The young woman was drawn to water, perhaps inspired by stories of cold black mountain lakes in Scotland, the family voyage across the Atlantic, and tales of illegal smugglers in the Bay of Auchencairn. Swimming was a favorite pastime for the Martin children. Water could either quench your thirst or drown you — to tread it and understand it was a thrill. Agnes competed against her brothers in swimming races, often defeating them with ease. It was not long before Ronald and Malcolm Junior played coach to their athletic sister, keeping a record of her times and testing her stamina. The efforts of the children paid off. Malcolm Junior and Agnes became provincial champions and local medalists, both runners-up in Olympic tryouts (Agnes in 1928) in their teenage years, with their pictures in the local paper. As a result Agnes became known around town as Iggidy Martin, the famous swimmer. Neither Agnes nor Malcolm Junior, however, would realize their Olympic potential: Margaret Martin thought that being competitive was an unattractive trait in a woman, and the family did not have the money to encourage the children's athletic aspirations.
If Agnes's early childhood was solitary her adolescence appears to have been anything but. Agnes was handsome, with thick brown hair parted on the left. She had a long feline brow and high cheekbones. Boys and girls liked her because she flittered between shyness and exuberance. Agnes might dance with you one moment, or beat you in an arm wrestle the next, and just as soon as she had, withdraw to a pier, dipping her toes in the water and ruining her white cotton stockings. The only thing she loved more than swimming was dancing and going to parties. Though a staunch Calvinist, her grandfather was relaxed in his attitude toward his grandchildren. When Agnes would argue with her step-grandmother about what time to come home from a party, her grandfather would intervene, saying she could stay out as late as she wanted as long as she was home before they woke up the next day. This casual approach to child rearing and discipline made Agnes naïve in other ways. She explains:
When I was in high school, I don't know what struck me. I was, I guess I was promiscuous. But I got over it. I started young, too young to get into trouble. I didn't menstruate till I was about 16 and a half, and so I never got pregnant or anything, but I just, umm ... I didn't care what they thought. But what stopped me was a boy, three boys it was, they called me a slut. And so I stopped dating. I stopped this 'every night out.' But I don't regret it, my gosh, I don't think a thing of it.
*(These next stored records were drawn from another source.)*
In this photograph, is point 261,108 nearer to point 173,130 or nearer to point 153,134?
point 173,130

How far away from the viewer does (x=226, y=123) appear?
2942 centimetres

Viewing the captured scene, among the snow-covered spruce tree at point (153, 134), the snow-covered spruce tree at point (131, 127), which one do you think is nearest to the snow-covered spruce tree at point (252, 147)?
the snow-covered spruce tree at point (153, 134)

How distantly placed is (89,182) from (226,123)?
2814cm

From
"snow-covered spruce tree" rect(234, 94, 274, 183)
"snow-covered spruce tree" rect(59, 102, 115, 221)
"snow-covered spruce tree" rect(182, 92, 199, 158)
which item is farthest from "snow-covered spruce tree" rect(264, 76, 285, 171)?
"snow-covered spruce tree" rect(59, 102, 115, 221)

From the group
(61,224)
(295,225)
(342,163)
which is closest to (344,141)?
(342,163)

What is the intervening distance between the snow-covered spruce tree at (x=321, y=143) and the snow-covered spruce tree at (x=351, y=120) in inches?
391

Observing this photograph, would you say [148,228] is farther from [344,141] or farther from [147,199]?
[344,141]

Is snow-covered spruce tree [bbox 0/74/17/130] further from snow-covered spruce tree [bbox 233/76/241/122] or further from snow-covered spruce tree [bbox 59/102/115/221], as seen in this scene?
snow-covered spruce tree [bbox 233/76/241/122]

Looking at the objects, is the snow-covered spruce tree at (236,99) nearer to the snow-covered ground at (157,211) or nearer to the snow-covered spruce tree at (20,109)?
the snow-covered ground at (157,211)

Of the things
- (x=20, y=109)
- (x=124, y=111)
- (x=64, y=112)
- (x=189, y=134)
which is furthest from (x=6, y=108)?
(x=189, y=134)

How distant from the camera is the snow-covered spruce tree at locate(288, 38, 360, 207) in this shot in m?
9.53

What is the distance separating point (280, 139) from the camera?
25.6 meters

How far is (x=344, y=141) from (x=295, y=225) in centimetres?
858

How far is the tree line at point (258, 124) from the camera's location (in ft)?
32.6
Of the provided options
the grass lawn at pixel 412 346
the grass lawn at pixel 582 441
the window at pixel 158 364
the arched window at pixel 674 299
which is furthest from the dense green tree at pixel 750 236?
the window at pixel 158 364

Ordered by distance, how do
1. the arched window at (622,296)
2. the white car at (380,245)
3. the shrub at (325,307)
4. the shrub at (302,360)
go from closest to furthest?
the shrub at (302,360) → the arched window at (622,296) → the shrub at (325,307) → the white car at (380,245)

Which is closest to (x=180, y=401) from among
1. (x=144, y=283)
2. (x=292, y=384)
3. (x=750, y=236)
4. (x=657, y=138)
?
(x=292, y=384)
Agnes called her behavior "absent-minded," but this does not reflect the dogmatic rhetoric she was accustomed to as a child, which she would use later in life. For instance, Agnes frequently uses the word debasement as a substitute for sex in her later interviews and writings. This throws some light on the sermonizing she experienced growing up. It's worth remembering that though her nights were spent dancing at parties, her mornings and afternoons were spent listening to the voice of her grandfather reading Robert Burns, The Song of Solomon, and The Pilgrim's Progress. At night, Agnes was a teenager of the Jazz Age, but during the day she was a student versed in the philosophy and romanticism of Scottish nationalism and the allegory of scripture. Later in life these influences would resurface in her writings and lectures, sometimes in the form of The Willie Stories, a series of spiritual koan-infused parables co-authored with the artist Ann Wilson.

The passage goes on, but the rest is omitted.